= Post-combustion capture =

Post-combustion capture refers to the removal of carbon dioxide (CO_{2}) from a power station flue gas prior to its compression, transportation and storage in suitable geological formations, as part of carbon capture and storage. A number of different techniques are applicable, almost all of which are adaptations of acid gas removal processes used in the chemical and petrochemical industries. Many of these techniques existed before World War II and, consequently, post-combustion capture is the most developed of the various carbon-capture methodologies.

Post-combustion capture plant should aim to maximise the capture of CO_{2} emissions from combustion plant and delivery it to secure sequestration in geological strata. Typically, a plant will aim to achieve a CO_{2} capture rate of >95%. To meet the required specification, the following should be monitored:

- CO_{2} mass balance
- CO_{2} in fuel combusted
- Total CO_{2} capture level (as a percentage)
- CO_{2} released to the environment
- CO_{2} quality

CO_{2} can be transported either as gas phase at about 35 barg or as dense phase at 100 barg. The CO_{2} stream should meet or exceed gas quality standards.

CO_{2} absorbents include primary amines which require more heat for regeneration than secondary amines However, secondary amines may form nitrosamines with Nitrogen oxides NOx in the flue gases. All non-solvent constituents must be removed from the solvent. Pilot or full-scale tests using actual flue gases and solvents may be performed.

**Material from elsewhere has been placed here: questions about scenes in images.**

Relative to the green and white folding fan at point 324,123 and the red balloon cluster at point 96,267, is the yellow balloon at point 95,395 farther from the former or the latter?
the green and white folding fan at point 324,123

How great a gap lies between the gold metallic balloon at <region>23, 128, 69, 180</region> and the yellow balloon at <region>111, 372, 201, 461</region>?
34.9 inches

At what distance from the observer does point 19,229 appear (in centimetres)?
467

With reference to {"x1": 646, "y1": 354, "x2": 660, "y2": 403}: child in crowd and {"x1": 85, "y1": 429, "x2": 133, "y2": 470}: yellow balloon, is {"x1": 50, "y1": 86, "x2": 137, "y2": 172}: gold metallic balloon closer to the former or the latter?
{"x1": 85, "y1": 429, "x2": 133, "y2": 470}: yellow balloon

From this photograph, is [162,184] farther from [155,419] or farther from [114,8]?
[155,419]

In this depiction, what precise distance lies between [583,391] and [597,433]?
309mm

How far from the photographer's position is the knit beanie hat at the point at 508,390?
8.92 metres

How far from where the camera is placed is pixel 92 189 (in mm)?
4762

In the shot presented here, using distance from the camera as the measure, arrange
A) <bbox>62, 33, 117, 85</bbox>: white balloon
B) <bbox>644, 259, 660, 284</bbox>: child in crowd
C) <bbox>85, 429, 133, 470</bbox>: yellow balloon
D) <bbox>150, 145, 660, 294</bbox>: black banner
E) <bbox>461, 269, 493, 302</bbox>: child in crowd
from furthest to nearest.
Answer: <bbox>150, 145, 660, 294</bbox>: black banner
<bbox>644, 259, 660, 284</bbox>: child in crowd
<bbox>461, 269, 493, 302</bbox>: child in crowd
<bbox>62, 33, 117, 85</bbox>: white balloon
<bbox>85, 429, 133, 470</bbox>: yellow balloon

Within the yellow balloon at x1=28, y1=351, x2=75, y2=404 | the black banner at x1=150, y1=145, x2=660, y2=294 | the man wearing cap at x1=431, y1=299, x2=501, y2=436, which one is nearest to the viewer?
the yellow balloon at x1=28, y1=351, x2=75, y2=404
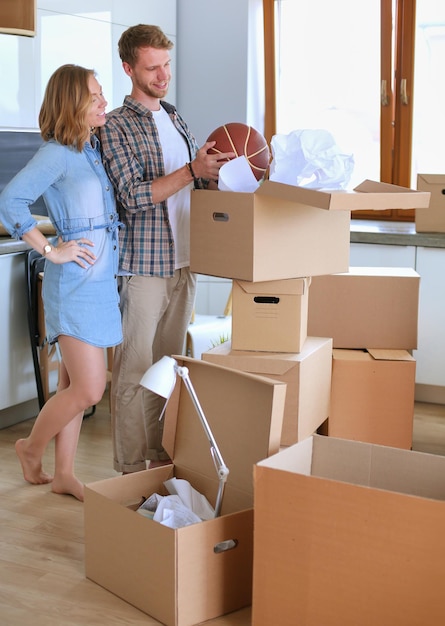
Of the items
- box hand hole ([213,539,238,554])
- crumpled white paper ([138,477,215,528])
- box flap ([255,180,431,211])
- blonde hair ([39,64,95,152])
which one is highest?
blonde hair ([39,64,95,152])

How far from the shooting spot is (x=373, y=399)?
327cm

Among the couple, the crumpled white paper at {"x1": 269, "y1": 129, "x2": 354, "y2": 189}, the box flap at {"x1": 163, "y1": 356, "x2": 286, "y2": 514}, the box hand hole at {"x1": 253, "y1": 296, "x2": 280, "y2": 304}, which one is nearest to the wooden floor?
the couple

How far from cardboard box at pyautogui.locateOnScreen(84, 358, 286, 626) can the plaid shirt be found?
528mm

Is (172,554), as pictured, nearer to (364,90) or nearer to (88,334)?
(88,334)

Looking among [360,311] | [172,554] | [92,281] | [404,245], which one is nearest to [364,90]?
[404,245]

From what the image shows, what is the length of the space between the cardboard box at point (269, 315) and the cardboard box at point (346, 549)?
2.16ft

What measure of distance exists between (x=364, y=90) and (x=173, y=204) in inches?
85.5

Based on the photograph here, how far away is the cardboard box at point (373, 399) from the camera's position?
10.6ft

Calcium looping is a promising second generation post-combustion capture technology in which calcium oxide, often referred to as the "sorbent", is used to separate CO_{2} from the flue gas. The ANICA project focuses on developing a novel indirectly heated carbonate lopping process for lowering the energy penalty and CO_{2} avoidance costs for CO_{2} capture from lime and cement plants.